Con una mano trata de conseguir dólares de esos países y con la otra conforma a su militancia, que cree que está haciendo una revolución. Para gran parte de esa militancia, conformada por viejos ideólogos de un mundo que ya no existe, sólo se necesita estar en la vereda de enfrente de los Estados Unidos para tener razón.
También se metió en la interna de su propio partido cuando se volcó por Florencio Randazzo y le recordó a Daniel Scioli, sin nombrarlo, que no hizo pública su declaración jurada de bienes. Carlos Zannini ya les había dicho en los últimos días a algunos intendentes del conurbano que dejaran de andar cerca de Scioli y se fijaran más en Randazzo. El ministro del Interior ratificó ayer esa alianza cuando le tocó hablar desde la estación de trenes Mitre. Había sido hasta entonces un candidato con ciertos rasgos de independencia personal, y hasta se dio el lujo en algún momento de tomar distancia del cristinismo más acérrimo, pero ayer cambió. Era la voz de Cristina en la boca de un hombre. Medios periodísticos, fondos buitre, economistas privados y hasta los fiscales cayeron en sus admoniciones, que sólo precedieron a las amonestaciones presidenciales. Randazzo debería renunciar cuanto antes como ministro del Interior si está dispuesto a seguir como candidato presidencial. El Ministerio del Interior es el encargado de administrar la transparencia y la imparcialidad de las elecciones nacionales.
En la defensa de su viaje a China, que describió como el más importante de la historia (¿se podía esperar otra cosa?), aprovechó para meterse en la interna empresarial. La Unión Industrial dio un crítico documento sobre esos acuerdos y sobre el riesgo potencial para la industria nacional que significa el desembarco de los productos chinos. La Presidenta tiene información privilegiada sobre los debates internos en la central empresaria, pero resaltó la amenaza directa que le disparó a la multinacional argentina Techint. Dijo que esa empresa había conseguido un crédito chino para hacer una obra pública en la Argentina y se escandalizó porque sus directivos estuvieron entre los críticos a los acuerdos. ¿No estaba claro, acaso, que los empresarios que reciben obras y créditos deben callarse la boca? ¿No es ése el código explícito del kirchnerismo, que enmudeció durante una década a los empresarios? "Veremos qué hace China ahora y qué hacemos nosotros", advirtió, desafiante.
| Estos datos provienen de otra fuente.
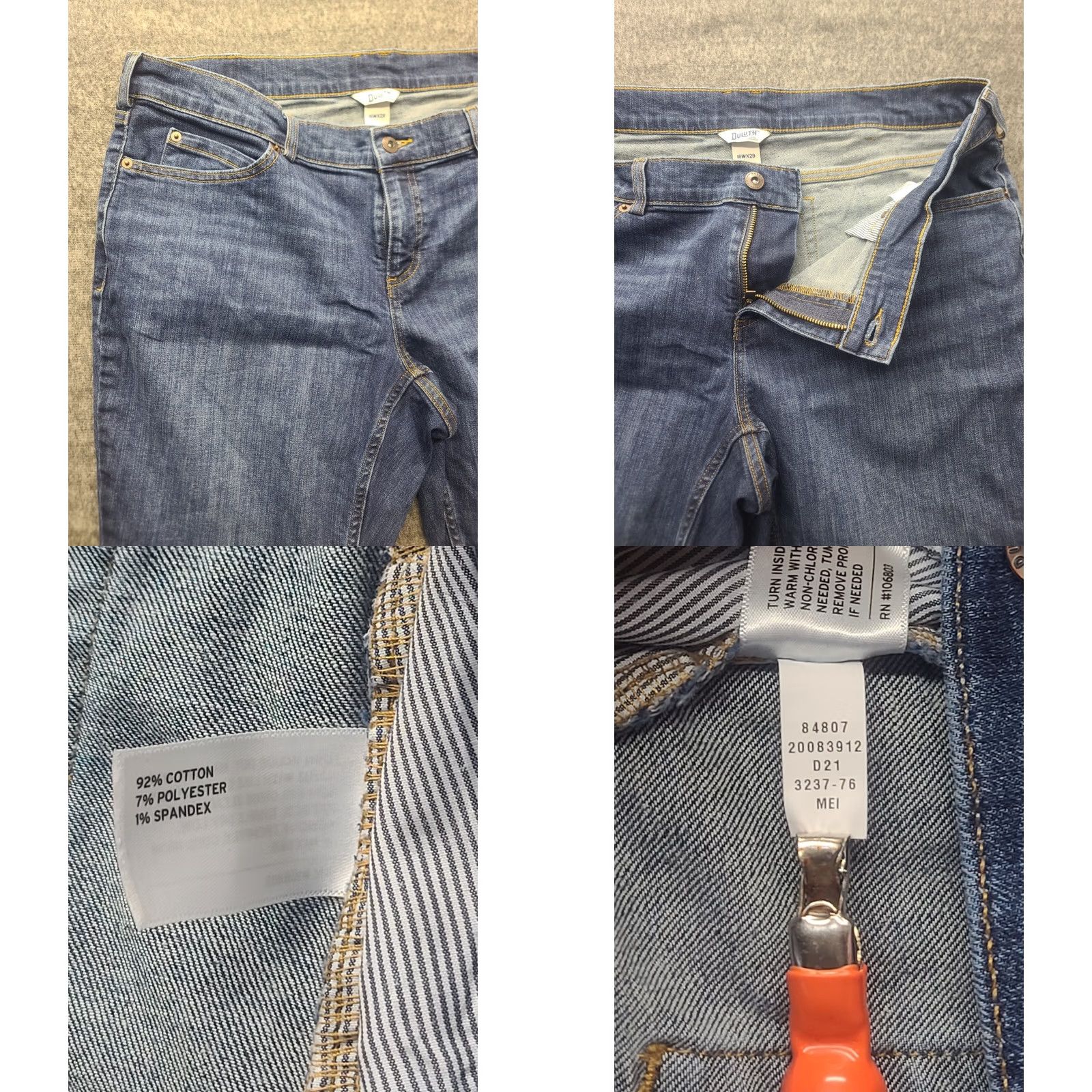 Vintage Duluth DuluthFlex Everyday Jeans Women’s 16Wx29 Regular Fit Stretch Denim Jeans Size 24" / US 00 / IT 34 - 8 Thumbnail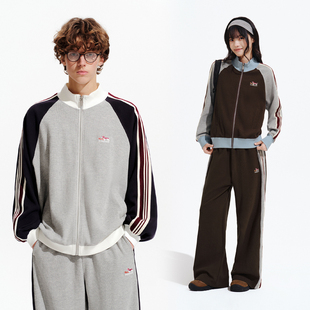 女装 Brand男装 PSO 复古高领华夫格卫衣宽松外套 田嘉瑞同款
Los productos chinos son un problema en todo el mundo, incluidos los países desarrollados. Nadie ha hecho tanto como China, un país gobernado por un Partido Comunista, para depreciar el valor del trabajo. Nadie le ha hecho tanto daño al medio ambiente como el sistema que gobierna esa potencia. Los países occidentales están viviendo sólo el comienzo de un nuevo orden mundial impulsado por China y gobernado por el desprecio a las viejas conquistas sociales. O compiten en igualdad de condiciones con China o sus economías estarán condenadas a languidecer.
Cristina prefirió hablar, como al pasar, de Braden, que es siempre un buen recurso para despertar a los nacionalistas argentinos. No importa que Barack Obama sea criticado en Washington por dejar hacer a los regímenes populistas latinoamericanos y no se meta con ellos, ni para bien ni para mal. Tampoco importa que el presidente norteamericano haya enviado como embajador a la Argentina a un amigo personal suyo, Noah Mamet. Sólo importa pasar el mal momento y olvidarse, y que se olviden, de Nisman.